One usual activity during More Than A Vacation is a Road Trip.  There are many locations of historical significance in areas near to the college. 

On Saturday, our road trip took us to Radford, VA where we visited the Ingles Farm.

From the bus.

This working farm has been in the family for over 250 years!  It is land that was home to Mary Draper Ingles and her family.  In a raid, she was taken captive by the Shawnee, escaped, and miraculously found her way back.  The book "Follow The River" gives a good account about that journey.

These three pictures show flax on the way to becoming linen cloth.

It was fascinating to hear about the process of making linen.  How many of you eat flax seeds?

Loving attention.

This sheep's favorite location was near the fence.  He loved having his chin rubbed, and several of us obliged.:-)

There were other high points of MTAV.  There is always a night at the Barter Theater in Abingdon, VA, and this year we saw "Red Velvet Cake Wars."  It was hilarious!

There is more that I could tell you about this trip.  I think I'll give  you a bit of a break, however, and share something else with you another day.

Thank you for reading.  I appreciate your comments.

Thursday, August 9, 2012

Still not all....

This is still not all from our week at More Than A Vacation.  The Alumni Director and her committee really keep us busy!

Friday began with a presentation on edible plants by a college professor.  Most of the group went on a hike about an hour away, but some of us opted to remain on campus for our activities.

We began with a tour of the campus organic gardens.

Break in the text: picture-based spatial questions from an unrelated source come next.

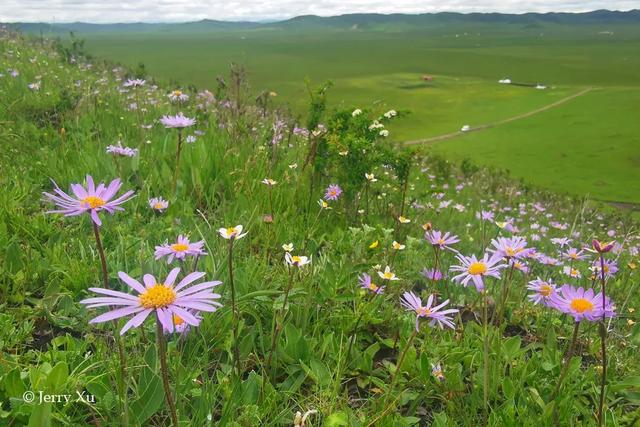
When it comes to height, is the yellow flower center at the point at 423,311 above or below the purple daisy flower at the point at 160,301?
below

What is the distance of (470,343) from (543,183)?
21769mm

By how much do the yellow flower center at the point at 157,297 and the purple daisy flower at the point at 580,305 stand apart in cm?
126

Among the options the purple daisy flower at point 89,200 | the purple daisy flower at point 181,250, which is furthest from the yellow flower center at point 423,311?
the purple daisy flower at point 89,200

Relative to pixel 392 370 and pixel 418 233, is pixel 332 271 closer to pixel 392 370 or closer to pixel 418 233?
pixel 392 370

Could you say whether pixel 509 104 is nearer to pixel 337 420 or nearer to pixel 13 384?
pixel 337 420

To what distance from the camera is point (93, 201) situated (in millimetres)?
1604

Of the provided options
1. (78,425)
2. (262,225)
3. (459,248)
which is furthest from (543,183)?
(78,425)

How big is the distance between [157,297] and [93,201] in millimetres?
551

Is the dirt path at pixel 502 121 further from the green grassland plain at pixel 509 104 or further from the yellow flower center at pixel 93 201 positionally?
the yellow flower center at pixel 93 201

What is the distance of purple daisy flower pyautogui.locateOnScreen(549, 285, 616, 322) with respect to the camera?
1.71m

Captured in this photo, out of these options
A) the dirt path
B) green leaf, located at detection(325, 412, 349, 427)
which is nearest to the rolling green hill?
the dirt path

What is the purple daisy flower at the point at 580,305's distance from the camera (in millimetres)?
1707

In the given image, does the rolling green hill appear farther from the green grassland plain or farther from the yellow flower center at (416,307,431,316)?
the yellow flower center at (416,307,431,316)

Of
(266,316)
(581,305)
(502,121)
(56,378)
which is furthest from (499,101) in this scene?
(56,378)
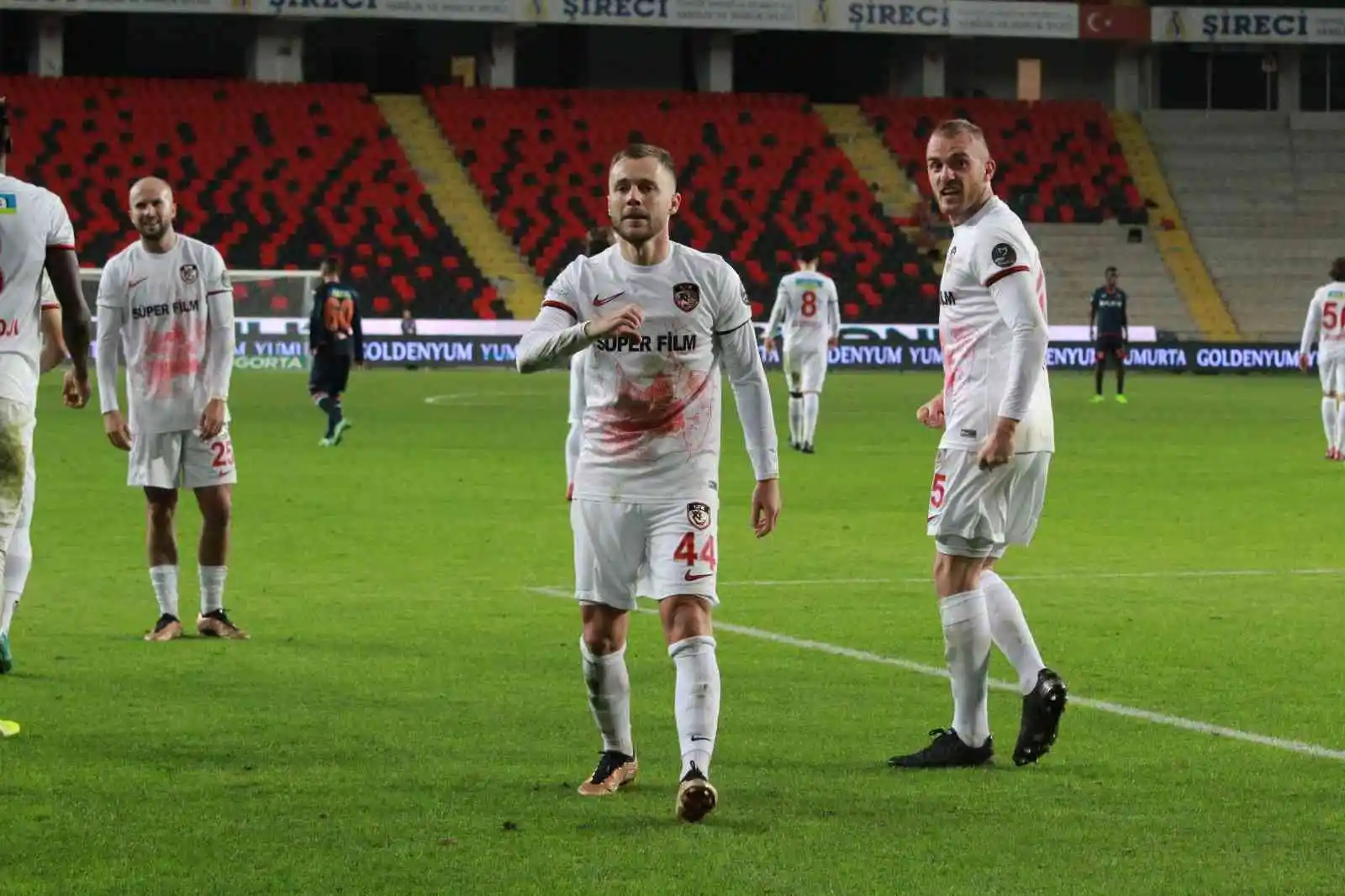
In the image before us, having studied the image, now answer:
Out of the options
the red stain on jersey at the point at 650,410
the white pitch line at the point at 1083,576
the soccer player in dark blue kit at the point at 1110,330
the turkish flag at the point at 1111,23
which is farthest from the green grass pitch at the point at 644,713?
the turkish flag at the point at 1111,23

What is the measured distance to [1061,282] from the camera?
51625mm

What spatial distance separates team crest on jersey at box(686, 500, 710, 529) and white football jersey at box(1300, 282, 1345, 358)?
17743mm

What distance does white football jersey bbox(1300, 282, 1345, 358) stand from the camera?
2344 centimetres

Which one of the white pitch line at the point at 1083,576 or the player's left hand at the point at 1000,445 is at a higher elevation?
the player's left hand at the point at 1000,445

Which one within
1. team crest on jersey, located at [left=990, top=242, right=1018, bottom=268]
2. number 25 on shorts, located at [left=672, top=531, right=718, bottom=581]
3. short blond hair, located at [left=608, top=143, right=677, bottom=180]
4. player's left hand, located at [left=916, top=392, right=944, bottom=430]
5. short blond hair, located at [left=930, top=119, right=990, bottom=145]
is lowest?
number 25 on shorts, located at [left=672, top=531, right=718, bottom=581]

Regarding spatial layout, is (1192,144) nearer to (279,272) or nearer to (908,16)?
(908,16)

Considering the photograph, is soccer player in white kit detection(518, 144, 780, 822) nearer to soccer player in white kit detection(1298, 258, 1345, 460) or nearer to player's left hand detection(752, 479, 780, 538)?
player's left hand detection(752, 479, 780, 538)

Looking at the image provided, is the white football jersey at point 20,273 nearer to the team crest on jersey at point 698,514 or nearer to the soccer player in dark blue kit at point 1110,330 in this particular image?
the team crest on jersey at point 698,514

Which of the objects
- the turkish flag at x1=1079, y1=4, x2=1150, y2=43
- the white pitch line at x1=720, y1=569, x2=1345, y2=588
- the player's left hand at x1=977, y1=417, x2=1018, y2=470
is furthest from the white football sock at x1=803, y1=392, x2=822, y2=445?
the turkish flag at x1=1079, y1=4, x2=1150, y2=43

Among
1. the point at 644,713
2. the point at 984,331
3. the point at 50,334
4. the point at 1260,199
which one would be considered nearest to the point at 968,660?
the point at 984,331

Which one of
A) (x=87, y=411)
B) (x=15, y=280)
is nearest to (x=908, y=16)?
(x=87, y=411)

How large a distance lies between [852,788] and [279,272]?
121 feet

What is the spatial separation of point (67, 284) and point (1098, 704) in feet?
13.6

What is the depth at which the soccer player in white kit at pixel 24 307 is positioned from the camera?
7.50 meters
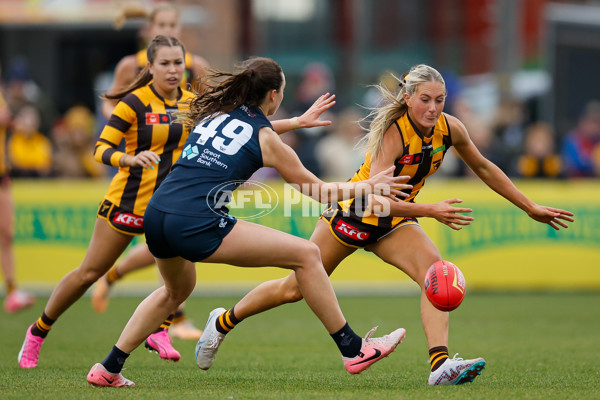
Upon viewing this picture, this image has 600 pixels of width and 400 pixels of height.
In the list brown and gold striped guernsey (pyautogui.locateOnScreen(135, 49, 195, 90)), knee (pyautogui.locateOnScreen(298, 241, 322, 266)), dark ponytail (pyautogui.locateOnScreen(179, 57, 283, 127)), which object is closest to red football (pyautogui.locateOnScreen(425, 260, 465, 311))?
knee (pyautogui.locateOnScreen(298, 241, 322, 266))

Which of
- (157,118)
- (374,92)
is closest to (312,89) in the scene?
(374,92)

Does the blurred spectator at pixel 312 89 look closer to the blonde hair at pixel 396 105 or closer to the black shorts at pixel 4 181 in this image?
the black shorts at pixel 4 181

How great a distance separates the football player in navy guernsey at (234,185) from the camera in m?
5.30

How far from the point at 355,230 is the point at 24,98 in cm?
933

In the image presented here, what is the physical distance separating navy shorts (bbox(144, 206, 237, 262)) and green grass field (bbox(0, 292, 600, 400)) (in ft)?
2.68

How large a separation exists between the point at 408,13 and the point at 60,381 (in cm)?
1672

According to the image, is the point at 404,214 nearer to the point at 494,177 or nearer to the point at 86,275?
the point at 494,177

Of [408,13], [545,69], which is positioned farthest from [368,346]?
[408,13]

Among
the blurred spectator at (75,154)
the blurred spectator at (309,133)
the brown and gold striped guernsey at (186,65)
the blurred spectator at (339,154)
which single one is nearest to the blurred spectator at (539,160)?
the blurred spectator at (339,154)

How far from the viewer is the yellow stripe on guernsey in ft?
19.7

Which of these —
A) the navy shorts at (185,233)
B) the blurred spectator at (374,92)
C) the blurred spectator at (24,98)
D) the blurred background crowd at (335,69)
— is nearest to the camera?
the navy shorts at (185,233)

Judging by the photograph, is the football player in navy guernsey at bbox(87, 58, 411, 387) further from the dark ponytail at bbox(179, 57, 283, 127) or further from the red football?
the red football

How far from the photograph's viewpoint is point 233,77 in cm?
549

We were met by one of the garden keepers with this basket of grapes.  They have come from vines that have been in this location for over 70 years!

All the above pictures are of the garden.

The six separate gardens take up about 1/2 acre of land.  The college food service purchases a large amount of the produce, some is sold at the Farmer's Market, and some is given to the Food Pantry.

Growing mushrooms?

There is even an effort to grow mushrooms!  These are the logs being treated to produce mushrooms.

This is the day that the battery in the camera died, just about at this point.:-(  Therefore, I am not able to show you pictures of the new Field House (never had one of those before) or our trip to Glade Spring for lunch at the Whistlepig Bistro.  Glade Spring is on the edge of a revitalization effort and a nice, welcoming new library is a great addition.  Portions of this small community received a great deal of damage from a tornado on April 27, 2011, so it is good to see such positive signs of rebuilding.

There is still more to share with you about this event, and that will be coming up in the next post.

Thank you for reading.  I appreciate your comments.